A long term challenge
“With a gradual change, we would like to return the original plants,” says Václavík. For example, the association would like to see local varieties of fruit trees appear. This work will mobilise many volunteers, over several years, who will do all the work of restoration and conservation with the strength of their arms and their motivation. “In 2021, we received part of the funds from public collections and thanks to the endowment fund,” says Václavík. Last month, Břeclav city council also took the decision to support the project by lending 5,000 square meters of land to the Brontosaurus movement so that they could implement the Krče floodplain park project. “The city council accepted this plan very positively, and approved the loan. We look forward to the implementation of our priorities and we are happy that Brontosaurus have taken over this place in this way,” said Jakub Matuška, Deputy Mayor of Břeclav.
“But, money, land and work will take several years,” admits Václavík. For the moment, “in order to be able to manage the land now, we can borrow it, the loan is free, the rent is paid,” but the need to raise funds remains. The organisation aims to buy the land little by little, in order to anchor the project in the long term. Even if the workforce is mostly voluntary, it will also be necessary to plan for other expenses, such as buying all the equipment necessary for the good running of operations and working on the water network. “The water network surrounds the entire complex. As part of water management work in the 1970s, major changes were made to the water system. We will use the existing supply and discharge system to which we will connect,” he says. Fortunately, “there is also a high groundwater level, so it is not difficult to transport water.”
A refuge for fauna and flora
In the long term, the team hopes to make the park a refuge for fauna and flora. “We would also like to attract more water birds and amphibians to the area,” says Václavík. Wetlands and swamps are particularly important places from an ecological point of view, and are home to a large number of species. Some, like birds or insects, specifically need this type of habitat to reproduce.
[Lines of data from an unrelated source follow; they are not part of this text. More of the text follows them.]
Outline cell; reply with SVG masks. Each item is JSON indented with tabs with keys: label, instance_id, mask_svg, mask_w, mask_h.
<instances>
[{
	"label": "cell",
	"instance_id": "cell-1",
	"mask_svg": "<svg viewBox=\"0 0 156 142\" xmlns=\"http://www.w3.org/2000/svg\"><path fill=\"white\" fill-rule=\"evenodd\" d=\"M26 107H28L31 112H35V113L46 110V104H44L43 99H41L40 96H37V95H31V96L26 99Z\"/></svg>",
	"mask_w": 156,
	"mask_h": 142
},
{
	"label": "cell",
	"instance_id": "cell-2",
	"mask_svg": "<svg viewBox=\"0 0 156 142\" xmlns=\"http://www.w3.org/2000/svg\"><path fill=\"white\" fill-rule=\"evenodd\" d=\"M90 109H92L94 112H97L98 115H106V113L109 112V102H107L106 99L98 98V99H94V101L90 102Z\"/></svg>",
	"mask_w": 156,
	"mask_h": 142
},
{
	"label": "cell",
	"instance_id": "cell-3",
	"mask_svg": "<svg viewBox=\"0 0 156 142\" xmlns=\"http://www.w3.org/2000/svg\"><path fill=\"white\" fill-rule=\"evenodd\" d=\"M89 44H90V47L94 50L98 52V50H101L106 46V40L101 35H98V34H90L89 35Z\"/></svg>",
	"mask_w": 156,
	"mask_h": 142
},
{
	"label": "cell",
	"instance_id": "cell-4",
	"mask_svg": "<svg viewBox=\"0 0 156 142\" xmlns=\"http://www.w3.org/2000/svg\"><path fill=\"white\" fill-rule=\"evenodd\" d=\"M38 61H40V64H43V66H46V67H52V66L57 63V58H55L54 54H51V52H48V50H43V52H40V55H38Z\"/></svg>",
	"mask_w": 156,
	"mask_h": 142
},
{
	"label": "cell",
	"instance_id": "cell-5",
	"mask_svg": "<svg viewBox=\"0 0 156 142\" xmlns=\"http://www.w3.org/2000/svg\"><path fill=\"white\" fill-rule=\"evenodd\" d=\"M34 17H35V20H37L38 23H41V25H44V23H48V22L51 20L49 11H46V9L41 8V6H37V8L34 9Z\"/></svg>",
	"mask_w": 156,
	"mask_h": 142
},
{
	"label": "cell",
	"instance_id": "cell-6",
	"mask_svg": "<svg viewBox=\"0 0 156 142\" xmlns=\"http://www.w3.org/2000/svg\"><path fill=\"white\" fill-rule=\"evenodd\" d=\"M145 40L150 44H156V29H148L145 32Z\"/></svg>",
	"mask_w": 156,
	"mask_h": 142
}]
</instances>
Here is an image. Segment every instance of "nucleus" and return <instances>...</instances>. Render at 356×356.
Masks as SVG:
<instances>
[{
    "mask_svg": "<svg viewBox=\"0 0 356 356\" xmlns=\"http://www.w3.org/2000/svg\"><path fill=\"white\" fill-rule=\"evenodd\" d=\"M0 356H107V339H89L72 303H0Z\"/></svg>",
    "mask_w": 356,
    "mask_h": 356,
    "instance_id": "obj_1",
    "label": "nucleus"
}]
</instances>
Current pressures due to human activity that weigh on ecosystems, in particular global warming, make them more vulnerable. It is therefore all the more important to offer nature refuges that we take care of.
The park, close to the city centre, should be open to the public during the second half of the year, but the work, the long and meticulous restoration of a functioning ecosystem, will take years. “We want to learn from this site how to acquire similar places, how to take care of them and pass on this experience and know-how to other people. We want to use this example to motivate similar actions and projects in other places,” explains the association.